Bautista and Tulowitzki, Blue Jays
Bautista has an OPS of .899 vs. righties since 2012, and he is tied with Cabrera for third in homers, with 103. The Rockies' former centerpiece, Tulo brings his .298 average and .863 OPS vs. righties since '12 to the Toronto party.
Posey punishes lefties (.329 BA, .951 OPS), but he is also a .303 career hitter vs. righties, with an OPS of .823. Teammate Matt Duffy had an .803 OPS vs. righties last season, batting .310, while hitting .252 with an OPS of .642 vs. lefties.

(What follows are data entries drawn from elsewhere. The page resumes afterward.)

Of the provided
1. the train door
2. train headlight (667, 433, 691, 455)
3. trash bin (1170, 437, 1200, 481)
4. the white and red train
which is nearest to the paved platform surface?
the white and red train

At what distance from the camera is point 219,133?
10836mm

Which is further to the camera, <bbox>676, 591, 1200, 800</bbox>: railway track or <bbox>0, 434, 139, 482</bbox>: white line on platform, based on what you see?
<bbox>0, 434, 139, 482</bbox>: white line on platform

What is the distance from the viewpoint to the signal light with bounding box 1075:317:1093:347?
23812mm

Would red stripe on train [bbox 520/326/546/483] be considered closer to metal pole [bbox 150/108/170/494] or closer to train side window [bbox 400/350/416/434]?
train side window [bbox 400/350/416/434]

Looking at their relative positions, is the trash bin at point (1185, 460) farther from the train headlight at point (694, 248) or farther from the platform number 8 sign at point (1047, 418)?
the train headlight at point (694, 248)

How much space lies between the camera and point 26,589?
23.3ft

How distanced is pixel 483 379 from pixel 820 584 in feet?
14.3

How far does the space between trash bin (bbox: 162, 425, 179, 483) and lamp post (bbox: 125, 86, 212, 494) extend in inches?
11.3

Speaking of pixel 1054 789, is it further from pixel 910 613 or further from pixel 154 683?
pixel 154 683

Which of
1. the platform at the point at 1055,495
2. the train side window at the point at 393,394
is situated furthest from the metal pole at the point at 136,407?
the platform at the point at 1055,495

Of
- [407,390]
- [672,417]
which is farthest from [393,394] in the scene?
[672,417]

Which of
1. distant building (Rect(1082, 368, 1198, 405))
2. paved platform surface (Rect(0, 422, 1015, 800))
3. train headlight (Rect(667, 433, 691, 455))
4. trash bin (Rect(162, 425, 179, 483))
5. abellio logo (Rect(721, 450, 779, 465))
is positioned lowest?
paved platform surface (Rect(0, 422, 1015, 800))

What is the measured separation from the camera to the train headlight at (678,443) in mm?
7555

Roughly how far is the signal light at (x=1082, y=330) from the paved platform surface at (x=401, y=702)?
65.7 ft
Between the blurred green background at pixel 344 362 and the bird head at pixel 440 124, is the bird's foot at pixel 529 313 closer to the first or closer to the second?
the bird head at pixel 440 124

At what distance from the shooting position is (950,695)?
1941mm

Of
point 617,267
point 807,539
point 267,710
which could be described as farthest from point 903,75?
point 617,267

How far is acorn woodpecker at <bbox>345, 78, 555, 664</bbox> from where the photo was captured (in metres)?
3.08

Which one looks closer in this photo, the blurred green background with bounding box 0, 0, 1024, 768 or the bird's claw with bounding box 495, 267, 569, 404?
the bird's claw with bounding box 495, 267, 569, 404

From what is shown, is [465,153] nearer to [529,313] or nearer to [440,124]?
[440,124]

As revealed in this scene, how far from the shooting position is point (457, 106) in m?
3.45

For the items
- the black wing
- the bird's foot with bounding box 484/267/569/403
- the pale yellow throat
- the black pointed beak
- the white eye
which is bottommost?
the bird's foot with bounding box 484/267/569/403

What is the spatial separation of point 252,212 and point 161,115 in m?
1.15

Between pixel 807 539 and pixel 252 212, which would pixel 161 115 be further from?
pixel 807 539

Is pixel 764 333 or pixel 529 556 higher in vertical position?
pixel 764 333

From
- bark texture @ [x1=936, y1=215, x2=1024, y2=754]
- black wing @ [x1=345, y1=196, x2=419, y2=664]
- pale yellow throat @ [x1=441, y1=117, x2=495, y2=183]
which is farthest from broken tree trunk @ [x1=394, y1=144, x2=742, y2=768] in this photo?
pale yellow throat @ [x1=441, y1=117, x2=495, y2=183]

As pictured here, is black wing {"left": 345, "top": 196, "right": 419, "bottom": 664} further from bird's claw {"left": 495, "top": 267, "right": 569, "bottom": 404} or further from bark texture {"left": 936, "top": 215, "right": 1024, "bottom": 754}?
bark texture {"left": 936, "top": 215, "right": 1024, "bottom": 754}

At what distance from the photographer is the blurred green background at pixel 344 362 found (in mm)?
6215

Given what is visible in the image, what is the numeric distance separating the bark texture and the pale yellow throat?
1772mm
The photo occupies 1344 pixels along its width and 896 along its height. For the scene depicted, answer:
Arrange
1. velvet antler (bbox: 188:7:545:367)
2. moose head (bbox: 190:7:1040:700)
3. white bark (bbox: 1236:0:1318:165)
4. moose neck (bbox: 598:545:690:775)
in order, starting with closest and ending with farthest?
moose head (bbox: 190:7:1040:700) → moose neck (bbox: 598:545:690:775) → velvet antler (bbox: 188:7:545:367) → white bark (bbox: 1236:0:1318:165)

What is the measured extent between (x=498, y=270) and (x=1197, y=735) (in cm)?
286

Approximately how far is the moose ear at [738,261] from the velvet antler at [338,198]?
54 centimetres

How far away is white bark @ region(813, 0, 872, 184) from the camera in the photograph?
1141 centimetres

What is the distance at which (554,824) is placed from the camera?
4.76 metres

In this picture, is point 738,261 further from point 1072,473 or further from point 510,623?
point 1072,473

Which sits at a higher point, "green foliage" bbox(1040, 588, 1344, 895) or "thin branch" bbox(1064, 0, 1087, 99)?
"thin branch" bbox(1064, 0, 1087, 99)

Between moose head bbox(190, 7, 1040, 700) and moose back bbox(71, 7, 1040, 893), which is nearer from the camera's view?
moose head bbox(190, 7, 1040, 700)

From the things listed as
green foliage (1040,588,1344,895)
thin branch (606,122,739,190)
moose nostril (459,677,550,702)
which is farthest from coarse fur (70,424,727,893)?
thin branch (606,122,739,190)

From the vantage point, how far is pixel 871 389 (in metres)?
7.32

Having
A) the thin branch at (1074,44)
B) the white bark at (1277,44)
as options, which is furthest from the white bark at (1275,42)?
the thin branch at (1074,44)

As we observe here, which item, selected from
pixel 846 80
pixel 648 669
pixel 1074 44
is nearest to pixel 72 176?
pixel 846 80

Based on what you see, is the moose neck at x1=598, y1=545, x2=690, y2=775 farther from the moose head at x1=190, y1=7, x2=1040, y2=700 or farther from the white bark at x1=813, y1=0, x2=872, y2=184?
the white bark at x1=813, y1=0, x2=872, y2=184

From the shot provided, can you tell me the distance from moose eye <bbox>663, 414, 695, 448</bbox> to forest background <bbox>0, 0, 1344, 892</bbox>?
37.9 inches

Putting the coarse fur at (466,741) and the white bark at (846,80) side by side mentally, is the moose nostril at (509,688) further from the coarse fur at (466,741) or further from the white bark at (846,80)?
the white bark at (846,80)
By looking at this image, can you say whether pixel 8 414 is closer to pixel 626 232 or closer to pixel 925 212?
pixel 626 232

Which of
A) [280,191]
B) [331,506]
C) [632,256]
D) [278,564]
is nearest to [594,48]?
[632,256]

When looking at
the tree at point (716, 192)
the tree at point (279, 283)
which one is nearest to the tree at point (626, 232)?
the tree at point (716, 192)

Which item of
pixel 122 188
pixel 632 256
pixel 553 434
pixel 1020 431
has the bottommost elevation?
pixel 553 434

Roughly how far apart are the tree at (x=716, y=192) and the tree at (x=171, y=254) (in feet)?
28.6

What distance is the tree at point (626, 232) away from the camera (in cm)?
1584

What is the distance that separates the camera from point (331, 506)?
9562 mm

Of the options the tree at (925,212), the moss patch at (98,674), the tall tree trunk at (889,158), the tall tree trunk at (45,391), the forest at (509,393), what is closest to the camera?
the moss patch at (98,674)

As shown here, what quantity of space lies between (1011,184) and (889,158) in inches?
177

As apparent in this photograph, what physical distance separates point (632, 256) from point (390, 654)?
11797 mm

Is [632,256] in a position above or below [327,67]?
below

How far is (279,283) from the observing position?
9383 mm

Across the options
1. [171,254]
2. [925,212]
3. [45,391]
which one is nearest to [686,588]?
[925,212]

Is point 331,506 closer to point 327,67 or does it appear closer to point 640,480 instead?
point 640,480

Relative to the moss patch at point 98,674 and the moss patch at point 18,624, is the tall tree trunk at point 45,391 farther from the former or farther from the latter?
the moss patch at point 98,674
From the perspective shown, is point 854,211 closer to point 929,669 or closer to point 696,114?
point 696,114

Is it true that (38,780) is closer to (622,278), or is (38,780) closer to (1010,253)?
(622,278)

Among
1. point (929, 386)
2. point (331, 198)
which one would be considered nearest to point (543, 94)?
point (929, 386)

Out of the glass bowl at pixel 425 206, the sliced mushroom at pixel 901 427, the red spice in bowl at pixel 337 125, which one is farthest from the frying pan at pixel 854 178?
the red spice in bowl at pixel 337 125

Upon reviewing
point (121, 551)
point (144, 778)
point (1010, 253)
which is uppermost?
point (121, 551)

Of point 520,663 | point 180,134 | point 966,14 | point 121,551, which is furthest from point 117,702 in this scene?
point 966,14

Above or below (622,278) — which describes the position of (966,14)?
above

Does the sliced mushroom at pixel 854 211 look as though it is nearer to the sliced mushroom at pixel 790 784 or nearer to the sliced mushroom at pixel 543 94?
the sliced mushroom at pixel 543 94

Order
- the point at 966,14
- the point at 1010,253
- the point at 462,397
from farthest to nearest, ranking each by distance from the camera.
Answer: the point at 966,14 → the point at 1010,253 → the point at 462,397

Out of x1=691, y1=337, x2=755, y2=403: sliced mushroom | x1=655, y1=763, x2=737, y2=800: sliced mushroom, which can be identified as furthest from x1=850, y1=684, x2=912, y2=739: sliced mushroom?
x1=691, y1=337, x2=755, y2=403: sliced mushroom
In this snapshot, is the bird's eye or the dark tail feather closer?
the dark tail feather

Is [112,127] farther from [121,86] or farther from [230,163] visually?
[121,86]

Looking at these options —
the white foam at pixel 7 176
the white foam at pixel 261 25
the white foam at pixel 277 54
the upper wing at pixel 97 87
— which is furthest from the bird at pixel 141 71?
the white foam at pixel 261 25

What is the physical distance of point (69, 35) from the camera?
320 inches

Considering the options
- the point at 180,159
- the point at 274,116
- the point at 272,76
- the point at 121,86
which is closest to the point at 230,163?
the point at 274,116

Giancarlo Stanton, Marlins
The game's most fearsome hitter, Stanton has an .891 OPS vs. righties since 2012 with 90 home runs. Those numbers will soar like one of his rockets if he stays healthy.
Nelson Cruz, Mariners
Of Cruz's MLB-high 84 home runs the past two seasons, 62 have come against righties, tying him with Encarnacion. His .866 OPS last season vs. righties was ninth in the AL among right-handed swingers.
Jose Abreu, White Sox
Last season Abreu torched righties with his .908 OPS, sixth in the AL, batting .308 and slugging .548. But the Cuban first baseman scuffled against lefties, batting .232 with a .352 slugging mark.
Nolan Arenado, Rockies
Not only did Arenado launch 22 of his 42 home runs away from Coors Field, the phenomenal young third baseman clubbed righties for a .931 OPS, surpassed only by Goldschmidt among NL righties.
Kris Bryant, Cubs
The 2015 NL Rookie of the Year Award winner let righties know he was reading their stuff, hitting .284 with an .875 OPS, eclipsing his .797 mark vs. southpaws. Twenty of his 26 homers came off righties.
Manny Machado, Orioles
Yet another young star at third, Machado hit .295 with an .894 OPS against righties in 2015, compared with .258/.763 vs. lefties. His career numbers: .285/.805 vs. righties, .271/.744 vs. lefties.
Justin Upton, Tigers
Detroit's new left fielder should fit right in with Miggy and J.D. Martinez, who had an .870 OPS vs. righties in 2015. Upton had a strange 2015 in San Diego, with an .848 OPS vs. righties compared with .558 vs. lefties, unloading 23 of his 26 homers off righties.
Yadier Molina, Cardinals
Still the gold standard for catchers, with eight consecutive Gold Gloves, Molina has hit .298 with a .766 OPS vs. right-handers since 2012, .295/.811 vs. lefties. Mr. Consistency.